The Garden of Brazil
for Moisés J. Nascimento
The mango I think was the same mango you were thinking of when you thought of the mango
On the counter, between us, the pile of fruits
Red and green and yellow skins
And the little flies with their opal wings
Legging across the oval of their little fruity planets
But it was not quite the mango we were thinking of when we thought of the mango hanging
On the tree at your parents’
House, the one you had ordered to be constructed
For them in the country, in the country, in the country
Of your memory, where you had as a boy run
And played in the river so clear the backs of fish
Were countable as they flashed by in sun
No, it was not quite the mango we were / Yes, it was the mango we were
Thinking of in the mango still attached
To its branch, somewhere between raw and ripe,
Mango still clinging to its tree, the tree the
Neighbors had requested you cut, prune, lop
Off, remove of branches, those reaching across
To their side of air. Branches which might release
A fruit growing steadily in its pulp
To their grey sweep of cement,
Splat, sudden gift of sweetness.
The fallen one, that mango.
Heat of day shining upon it, the one
You might bend and cradle in two hands
And lift toward the sky (if it fell on your side)

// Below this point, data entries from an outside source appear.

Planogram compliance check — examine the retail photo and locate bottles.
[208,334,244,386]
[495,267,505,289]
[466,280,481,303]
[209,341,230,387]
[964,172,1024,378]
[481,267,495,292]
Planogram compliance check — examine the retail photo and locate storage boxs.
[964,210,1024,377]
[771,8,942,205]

From gratitude, and utter blessings upon it
Before bringing it inside, in the cool,
Where you bend knife to peel
It open of its skin, and then, then,
Smash its orange flesh to your face as you suck
Suck orange pulp, little orange-yellow threads
Flopping over your nostrils, juice seeping—
You inhale it—into your nose.
That mango. Was that the mango?
That mango reminds me of the mato,
The mato, scrub,
Brazilian brushland.
Chords of the land,
Even when they’re fallen, we hear them.
Banana tree, palm. Height of three men.
Bamboo. Even when—
And the truth is, it’s not the country any-
More, though we think of it as the country,
Because it was that way in our memory,
The rising factories, dust in the nose,
The chemicals to construct
Our new future,
The ungardened future of Brazil.
The garden.
Mato, weeds, plants, overgrowing.
Caipiras são de mato,
Brazilian brushland. Chords of the land,
Even when they’re fallen, we hear them,
Ringing still. Banana, bamboo, palm.
The little monkeys, should we mention
Them? Here they are like squirrels,
Nuisances. There are so many of them!
Body fist-sized, tail the length of a tire
Cut and hanging down
The bamboo branch as it feeds
On the banana your parents have propped
There, because there used to be hundreds
Here, and now there are four. The family
Clings, waiting to be fed, in this one
Stand of bamboo. The rest of it, cut. There was
So much of it, they said, as they cut.
Down the road, when we drive, it smells
Like a vat of nail polish nailed to the sky.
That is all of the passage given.